GIVEN DATA:

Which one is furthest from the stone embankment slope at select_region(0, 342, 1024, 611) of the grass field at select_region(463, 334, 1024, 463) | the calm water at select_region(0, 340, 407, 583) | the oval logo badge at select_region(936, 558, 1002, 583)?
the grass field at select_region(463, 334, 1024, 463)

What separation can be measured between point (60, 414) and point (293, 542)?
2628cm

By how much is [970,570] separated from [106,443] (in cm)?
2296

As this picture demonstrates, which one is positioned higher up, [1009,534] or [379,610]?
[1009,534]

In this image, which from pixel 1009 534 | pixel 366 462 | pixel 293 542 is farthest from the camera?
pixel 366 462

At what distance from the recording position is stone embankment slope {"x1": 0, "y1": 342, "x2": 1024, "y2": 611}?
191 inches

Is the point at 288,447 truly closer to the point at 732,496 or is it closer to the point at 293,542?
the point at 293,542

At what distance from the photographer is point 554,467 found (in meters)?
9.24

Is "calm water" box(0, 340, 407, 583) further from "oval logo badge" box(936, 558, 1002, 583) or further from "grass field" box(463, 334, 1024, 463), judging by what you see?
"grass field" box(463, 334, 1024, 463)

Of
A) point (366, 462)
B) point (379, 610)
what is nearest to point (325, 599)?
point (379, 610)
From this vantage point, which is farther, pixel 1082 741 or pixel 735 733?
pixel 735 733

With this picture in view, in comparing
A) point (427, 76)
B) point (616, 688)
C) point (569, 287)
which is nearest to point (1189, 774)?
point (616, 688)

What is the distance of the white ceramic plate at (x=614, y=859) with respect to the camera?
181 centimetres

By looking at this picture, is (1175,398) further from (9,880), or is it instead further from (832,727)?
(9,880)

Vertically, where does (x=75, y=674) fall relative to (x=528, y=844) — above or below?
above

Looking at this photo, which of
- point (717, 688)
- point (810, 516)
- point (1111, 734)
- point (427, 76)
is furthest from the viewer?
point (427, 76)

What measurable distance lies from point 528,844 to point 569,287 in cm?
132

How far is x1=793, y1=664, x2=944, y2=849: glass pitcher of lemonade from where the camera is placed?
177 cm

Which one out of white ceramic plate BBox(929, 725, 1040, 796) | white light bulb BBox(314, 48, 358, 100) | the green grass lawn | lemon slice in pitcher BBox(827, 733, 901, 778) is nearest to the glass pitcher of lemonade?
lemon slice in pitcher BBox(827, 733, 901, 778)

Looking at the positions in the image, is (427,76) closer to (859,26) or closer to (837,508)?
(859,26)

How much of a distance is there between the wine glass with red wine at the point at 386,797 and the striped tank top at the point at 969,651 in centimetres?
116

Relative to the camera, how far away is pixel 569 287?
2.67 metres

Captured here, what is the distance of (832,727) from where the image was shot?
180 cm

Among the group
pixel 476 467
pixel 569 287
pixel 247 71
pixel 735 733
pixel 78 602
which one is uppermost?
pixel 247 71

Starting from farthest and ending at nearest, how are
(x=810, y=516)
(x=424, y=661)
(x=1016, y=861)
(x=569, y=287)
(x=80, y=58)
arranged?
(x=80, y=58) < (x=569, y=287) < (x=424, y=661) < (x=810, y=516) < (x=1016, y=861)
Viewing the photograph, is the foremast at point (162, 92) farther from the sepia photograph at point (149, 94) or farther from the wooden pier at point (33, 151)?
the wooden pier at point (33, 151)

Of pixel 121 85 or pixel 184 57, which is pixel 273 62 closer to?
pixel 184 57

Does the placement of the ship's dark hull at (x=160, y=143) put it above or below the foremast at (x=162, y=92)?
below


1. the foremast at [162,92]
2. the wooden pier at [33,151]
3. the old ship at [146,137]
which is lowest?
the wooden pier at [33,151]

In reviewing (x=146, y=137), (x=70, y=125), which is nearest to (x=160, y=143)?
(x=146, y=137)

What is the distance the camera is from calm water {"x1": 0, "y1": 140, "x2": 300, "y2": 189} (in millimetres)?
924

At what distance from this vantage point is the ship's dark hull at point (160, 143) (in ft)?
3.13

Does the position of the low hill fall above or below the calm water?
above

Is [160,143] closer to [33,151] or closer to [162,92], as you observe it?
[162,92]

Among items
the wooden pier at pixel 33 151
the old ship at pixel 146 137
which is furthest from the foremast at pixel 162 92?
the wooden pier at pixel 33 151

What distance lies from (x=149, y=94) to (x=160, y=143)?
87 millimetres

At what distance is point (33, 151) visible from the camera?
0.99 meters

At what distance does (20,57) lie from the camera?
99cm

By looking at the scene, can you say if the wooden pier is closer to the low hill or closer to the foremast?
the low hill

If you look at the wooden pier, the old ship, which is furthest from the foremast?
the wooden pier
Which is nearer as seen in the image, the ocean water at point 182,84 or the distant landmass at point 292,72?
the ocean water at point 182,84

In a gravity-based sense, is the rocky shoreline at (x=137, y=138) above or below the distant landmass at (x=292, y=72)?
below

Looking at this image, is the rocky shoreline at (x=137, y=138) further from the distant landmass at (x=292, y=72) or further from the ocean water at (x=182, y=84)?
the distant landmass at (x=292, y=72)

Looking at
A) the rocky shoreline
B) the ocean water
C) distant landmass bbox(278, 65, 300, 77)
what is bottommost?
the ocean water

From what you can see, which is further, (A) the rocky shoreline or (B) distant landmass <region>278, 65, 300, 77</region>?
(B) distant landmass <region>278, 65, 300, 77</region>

INSTRUCTIONS TO FOLLOW:
Repeat the material word for word, starting at the line that contains "At what distance is" and ending with its final line.

ANSWER TO THE PROBLEM:
At what distance is point (33, 151) visible from the camera?
0.99 meters

At what distance does (20,57) lie from the camera?
99cm

By looking at the scene, can you say if the wooden pier is closer to the low hill or closer to the foremast?
the low hill

If you look at the wooden pier, the old ship, which is furthest from the foremast?
the wooden pier
Which is nearer as seen in the image, the ocean water at point 182,84 or the distant landmass at point 292,72?
the ocean water at point 182,84

In a gravity-based sense, is the rocky shoreline at (x=137, y=138) above or below the distant landmass at (x=292, y=72)?
below

Looking at this image, is the rocky shoreline at (x=137, y=138) further from the distant landmass at (x=292, y=72) or further from the ocean water at (x=182, y=84)?
the distant landmass at (x=292, y=72)

Looking at
A) the rocky shoreline
B) the ocean water
C) distant landmass bbox(278, 65, 300, 77)
what is bottommost?
the ocean water

From what you can see, which is further, (A) the rocky shoreline or (B) distant landmass <region>278, 65, 300, 77</region>?
(B) distant landmass <region>278, 65, 300, 77</region>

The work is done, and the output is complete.